A very grey and wet morning in Tywyn that precluded any work in the yard, to which end all the wagons remained covered over. Max Birchenough Charles Benedetto, Andy Sheffield and John Olsen worked inside the museum on general housekeeping and an important repair job.
It had been noted that the window winder operating the three fanlights over the big window facing Neptune Road had become very stiff and would effectively jam when they were only part open. John inspected the winder mechanism and the openers earlier in the week and found that they were not the problem, however he noted a lot of filings in the winder which indicated a likely problem in the conduit. This morning was the first opportunity to dismantle the winder and first section of conduit, that had two curved sections in it before the first opening mechanism, as John suspected this was where the PTFE conduit lining had failed and the operating wire was rubbing on the outer aluminium wall, causing the excessive friction and the filings.

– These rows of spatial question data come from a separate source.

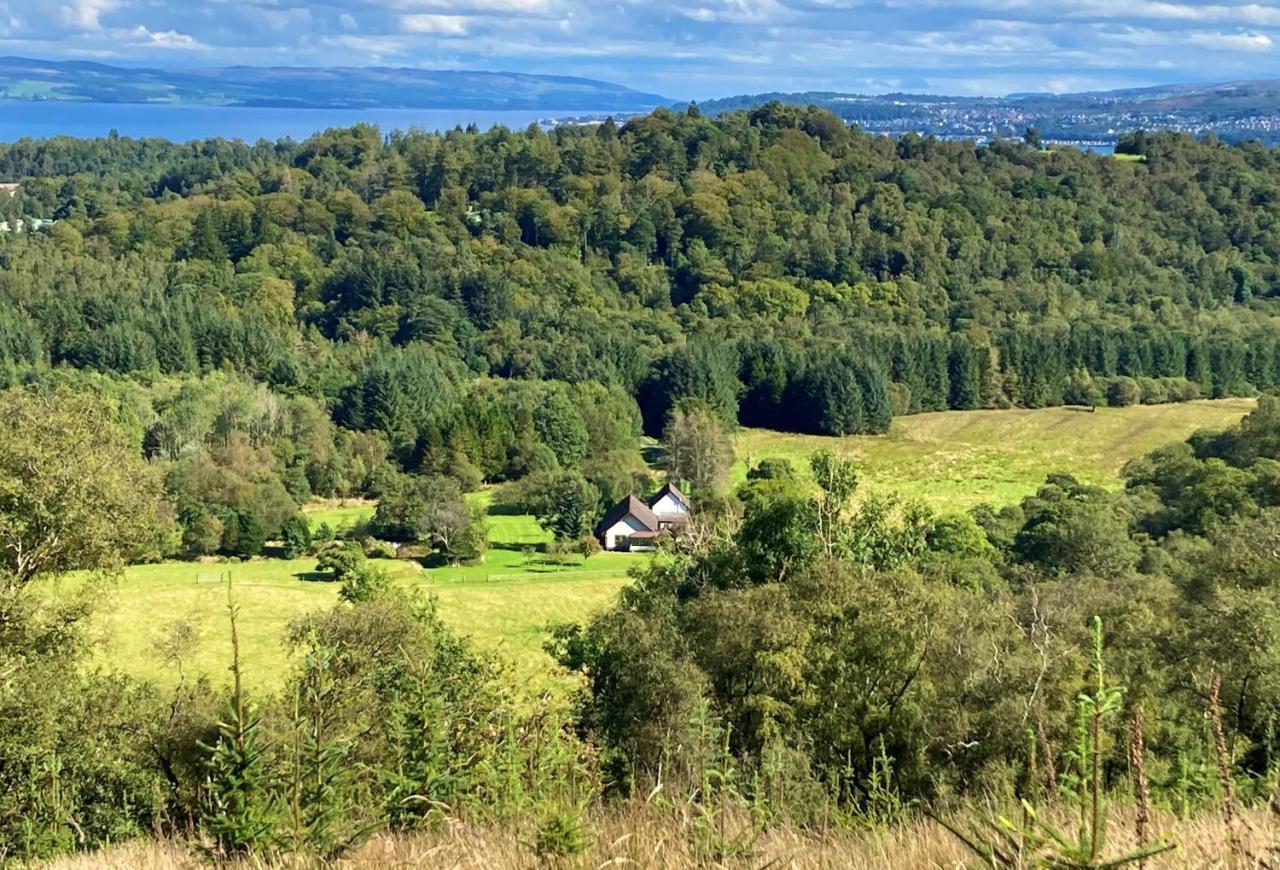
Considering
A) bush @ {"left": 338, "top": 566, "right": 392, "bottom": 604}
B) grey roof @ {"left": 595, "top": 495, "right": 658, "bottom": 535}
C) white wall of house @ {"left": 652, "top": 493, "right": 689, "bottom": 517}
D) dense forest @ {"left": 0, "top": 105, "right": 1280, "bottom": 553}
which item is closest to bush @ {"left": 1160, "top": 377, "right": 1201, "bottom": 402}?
dense forest @ {"left": 0, "top": 105, "right": 1280, "bottom": 553}

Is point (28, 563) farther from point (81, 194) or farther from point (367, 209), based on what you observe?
point (81, 194)

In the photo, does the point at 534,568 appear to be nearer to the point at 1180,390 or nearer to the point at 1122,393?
the point at 1122,393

Assisted variously by the other team members in between their cleaning jobs, John removed the inner operating wire and the first conduit section; extracting the wire from the rest of the system was very easy but it required much more pull to get it out of the curved conduit; case proven. Using spare conduit and operating wire left over from the installation, John began the repair by replacing the damaged conduit section, bending it in much larger radii than the original so as to minimise any future tendency for the wire to abrade the PTFE lining.
Having gotten a successful fit for the conduit between the winder and the first window opener, coffee break was called. We were joined in the cafe by Keith Theobald, Barbara Fuller, Ann McCanna and Tom Place, enjoying caffeine and chat with three different styles of chocolate biscuits. Yum.
Refreshed we returned to the museum to thread the new operating wire through the system and then set the open and closed positions of the windows before testing the operation several times. It was now time to tidy up; the tools were returned to their respective tool boxes and we cleared away the detritus of our industry ready for our next visitors.